The findings were similar when stratified by sex and body mass index (BMI), but significant interactions by age showed larger mortality benefits for older adults who replaced sitting with LPA.
"We did explore the role of age on the replacement of sitting time and found that older adults, 75 years and above, may benefit from replacing sitting time with light-intensity physical activity more than younger adults," said Dr Rees-Punia.
The ACS funded the Cancer Prevention Study-II. Rees-Punia and study coauthors have disclosed no relevant financial relationships.
Study Highlights
- Study data was drawn from the Cancer Prevention Study-II Nutrition Cohort, which was part of a prospective study initiated in 1992. Adults with a history of cancer, CVD, and lung disease were excluded from the current study, leaving a total of 92,541 adults with data for analysis.

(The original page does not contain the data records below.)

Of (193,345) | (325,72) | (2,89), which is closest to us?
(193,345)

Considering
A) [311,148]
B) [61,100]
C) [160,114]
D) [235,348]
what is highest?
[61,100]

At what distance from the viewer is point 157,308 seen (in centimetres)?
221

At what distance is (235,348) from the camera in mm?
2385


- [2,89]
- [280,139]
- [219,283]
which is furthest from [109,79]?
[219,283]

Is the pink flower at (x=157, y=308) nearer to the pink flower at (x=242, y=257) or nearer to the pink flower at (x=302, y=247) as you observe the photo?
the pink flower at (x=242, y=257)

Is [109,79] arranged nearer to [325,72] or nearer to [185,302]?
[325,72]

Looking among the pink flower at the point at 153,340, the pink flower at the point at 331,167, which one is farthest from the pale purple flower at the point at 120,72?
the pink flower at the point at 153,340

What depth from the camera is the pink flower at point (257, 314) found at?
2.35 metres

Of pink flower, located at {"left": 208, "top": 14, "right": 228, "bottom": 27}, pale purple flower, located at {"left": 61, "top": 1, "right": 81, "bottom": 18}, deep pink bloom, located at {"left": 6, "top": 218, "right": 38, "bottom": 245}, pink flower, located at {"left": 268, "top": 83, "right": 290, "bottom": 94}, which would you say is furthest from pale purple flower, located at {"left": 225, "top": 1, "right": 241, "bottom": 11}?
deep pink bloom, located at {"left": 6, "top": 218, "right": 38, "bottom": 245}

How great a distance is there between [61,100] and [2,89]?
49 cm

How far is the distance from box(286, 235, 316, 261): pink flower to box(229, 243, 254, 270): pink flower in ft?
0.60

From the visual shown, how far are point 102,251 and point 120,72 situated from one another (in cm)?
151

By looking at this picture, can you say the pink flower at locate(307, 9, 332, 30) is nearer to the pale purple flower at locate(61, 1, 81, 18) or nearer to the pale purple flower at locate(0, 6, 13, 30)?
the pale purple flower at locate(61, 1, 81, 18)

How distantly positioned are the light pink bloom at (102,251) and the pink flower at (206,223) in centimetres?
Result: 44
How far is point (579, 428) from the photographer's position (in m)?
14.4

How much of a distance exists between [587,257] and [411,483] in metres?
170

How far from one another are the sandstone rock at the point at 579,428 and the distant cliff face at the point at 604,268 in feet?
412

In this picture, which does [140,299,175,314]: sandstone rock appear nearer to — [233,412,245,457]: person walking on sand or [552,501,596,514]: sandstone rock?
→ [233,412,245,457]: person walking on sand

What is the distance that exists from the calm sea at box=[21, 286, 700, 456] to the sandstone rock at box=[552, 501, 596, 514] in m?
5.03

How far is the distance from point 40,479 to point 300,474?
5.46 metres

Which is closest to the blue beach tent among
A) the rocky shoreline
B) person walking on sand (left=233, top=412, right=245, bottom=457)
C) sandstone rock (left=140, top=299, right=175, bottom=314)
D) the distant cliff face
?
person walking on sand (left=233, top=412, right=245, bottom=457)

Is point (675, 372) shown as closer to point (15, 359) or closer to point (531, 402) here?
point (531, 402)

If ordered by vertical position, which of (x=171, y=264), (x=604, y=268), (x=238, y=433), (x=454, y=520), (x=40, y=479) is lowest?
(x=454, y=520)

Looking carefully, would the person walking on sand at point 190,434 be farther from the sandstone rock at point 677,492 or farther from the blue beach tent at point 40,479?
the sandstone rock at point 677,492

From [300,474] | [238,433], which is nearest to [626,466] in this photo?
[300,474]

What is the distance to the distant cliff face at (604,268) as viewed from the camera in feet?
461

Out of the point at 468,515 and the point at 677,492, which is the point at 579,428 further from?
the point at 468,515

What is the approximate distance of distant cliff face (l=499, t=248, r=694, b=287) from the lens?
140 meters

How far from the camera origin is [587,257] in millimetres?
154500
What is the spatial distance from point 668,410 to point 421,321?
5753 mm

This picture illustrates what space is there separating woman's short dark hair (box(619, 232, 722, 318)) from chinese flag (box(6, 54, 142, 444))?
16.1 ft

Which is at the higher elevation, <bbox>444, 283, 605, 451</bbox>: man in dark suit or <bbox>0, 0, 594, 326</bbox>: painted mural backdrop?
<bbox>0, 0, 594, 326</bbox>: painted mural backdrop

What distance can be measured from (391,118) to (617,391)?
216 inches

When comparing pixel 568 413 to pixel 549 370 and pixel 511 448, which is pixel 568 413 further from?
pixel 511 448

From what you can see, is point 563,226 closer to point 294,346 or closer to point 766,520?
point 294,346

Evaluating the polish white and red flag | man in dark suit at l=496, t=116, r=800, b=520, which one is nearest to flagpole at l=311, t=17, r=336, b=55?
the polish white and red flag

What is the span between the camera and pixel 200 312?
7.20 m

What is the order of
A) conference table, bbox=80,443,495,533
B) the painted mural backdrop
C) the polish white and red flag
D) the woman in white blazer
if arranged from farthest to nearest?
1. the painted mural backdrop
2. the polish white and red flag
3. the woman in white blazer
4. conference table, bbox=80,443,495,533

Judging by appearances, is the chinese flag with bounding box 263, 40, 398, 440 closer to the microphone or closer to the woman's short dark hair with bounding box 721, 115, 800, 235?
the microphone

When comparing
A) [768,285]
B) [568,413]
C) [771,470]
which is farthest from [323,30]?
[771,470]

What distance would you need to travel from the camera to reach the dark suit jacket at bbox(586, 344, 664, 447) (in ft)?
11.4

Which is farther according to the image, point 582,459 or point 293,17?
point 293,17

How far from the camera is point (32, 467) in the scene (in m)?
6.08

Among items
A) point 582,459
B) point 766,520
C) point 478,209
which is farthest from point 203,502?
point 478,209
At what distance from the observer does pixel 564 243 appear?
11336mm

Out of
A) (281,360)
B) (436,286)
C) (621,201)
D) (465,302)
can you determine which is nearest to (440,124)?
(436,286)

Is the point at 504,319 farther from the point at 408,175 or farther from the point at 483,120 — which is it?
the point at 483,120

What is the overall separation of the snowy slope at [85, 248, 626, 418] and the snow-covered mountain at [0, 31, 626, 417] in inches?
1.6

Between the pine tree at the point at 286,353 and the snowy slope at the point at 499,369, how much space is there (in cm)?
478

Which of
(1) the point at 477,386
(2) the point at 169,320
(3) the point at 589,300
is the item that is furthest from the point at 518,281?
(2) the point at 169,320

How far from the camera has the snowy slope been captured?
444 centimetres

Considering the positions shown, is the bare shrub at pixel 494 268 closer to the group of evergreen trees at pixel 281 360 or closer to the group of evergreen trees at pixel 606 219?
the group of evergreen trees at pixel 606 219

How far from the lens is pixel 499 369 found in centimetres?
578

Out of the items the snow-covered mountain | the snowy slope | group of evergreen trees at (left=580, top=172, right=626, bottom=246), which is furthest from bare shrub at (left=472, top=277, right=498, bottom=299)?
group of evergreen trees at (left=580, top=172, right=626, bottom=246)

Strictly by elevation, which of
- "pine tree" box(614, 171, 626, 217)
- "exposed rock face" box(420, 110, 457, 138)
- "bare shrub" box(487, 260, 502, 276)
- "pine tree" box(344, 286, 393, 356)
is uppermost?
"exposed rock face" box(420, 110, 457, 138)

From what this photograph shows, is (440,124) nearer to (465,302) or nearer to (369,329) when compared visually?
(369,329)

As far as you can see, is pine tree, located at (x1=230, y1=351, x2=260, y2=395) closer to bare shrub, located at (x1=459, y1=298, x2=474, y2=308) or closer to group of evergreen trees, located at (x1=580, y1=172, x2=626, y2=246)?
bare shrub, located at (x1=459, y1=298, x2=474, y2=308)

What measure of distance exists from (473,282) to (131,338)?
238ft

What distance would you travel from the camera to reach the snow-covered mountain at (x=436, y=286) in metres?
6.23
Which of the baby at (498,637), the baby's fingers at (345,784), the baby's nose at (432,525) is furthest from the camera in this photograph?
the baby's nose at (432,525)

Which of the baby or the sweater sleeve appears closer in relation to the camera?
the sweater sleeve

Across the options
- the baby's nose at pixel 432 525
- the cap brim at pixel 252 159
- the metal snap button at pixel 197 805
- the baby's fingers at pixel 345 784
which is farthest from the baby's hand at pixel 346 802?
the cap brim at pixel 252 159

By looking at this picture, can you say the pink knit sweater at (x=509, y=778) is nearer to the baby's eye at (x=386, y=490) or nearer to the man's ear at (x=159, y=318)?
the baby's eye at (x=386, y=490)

- All participants completed a survey in 1999 that included questions about sedentary time and physical activity. Physical activity was divided into LPA and MVPA categories.
- The primary study outcome was mortality, which was confirmed with data from the National Death Index. The main analysis assessed how sedentary time and physical activity affected the risk for mortality, and this analysis was adjusted to account for demographic variables, health habits, BMI, and the degree of comorbid illness.
- The median age of study participants was 69 years, and the majority was female. The cohort was 97% white, and the average BMI was 26.7 kg/m2.
- During a mean 14 years of follow-up, there were a total of 27,773 deaths.
- The authors found that replacing 30 minutes of sedentary time daily with LPA was associated with an HR for mortality of 0.94 (95% CI: 0.92, 0.96). The respective HR for the substitution of sedentary time with 30 minutes of MVPA was 0.92 (95% CI: 0.9 to 0.93).
- Subgroup analysis revealed that replacing sedentary time with LPA improved mortality outcomes only among adults with low or moderate levels of baseline physical activity.
- The main study conclusions held true when researchers examined cardiovascular mortality and cancer mortality specifically.
- There were also no significant changes to the principal study results in subgroup analyses according to sex and BMI; however, it appeared that adults age ≥75 received the greatest mortality benefit in replacing sedentary time with physical activity.
Clinical Implications
- In a previous study by Arem and colleagues, even low levels of physical activity were associated with a mortality benefit compared with no physical activity among older adults. There was a minimal improvement in mortality in comparing basic compliance with physical activity guidelines with high levels of exercise.
- In the current study by Rees-Punia and colleagues, replacing 30 minutes of sedentary time with either LPA or MVPA was associated with a lower risk for mortality among older adults. In particular, adults at age 75 benefited from less sedentary time, but the mortality benefit associated with reducing sedentary time did not apply to adults with high baseline levels of physical activity.
- Implications for the Healthcare Team: The healthcare team should promote even mild amounts of LPA among adults to promote greater longevity.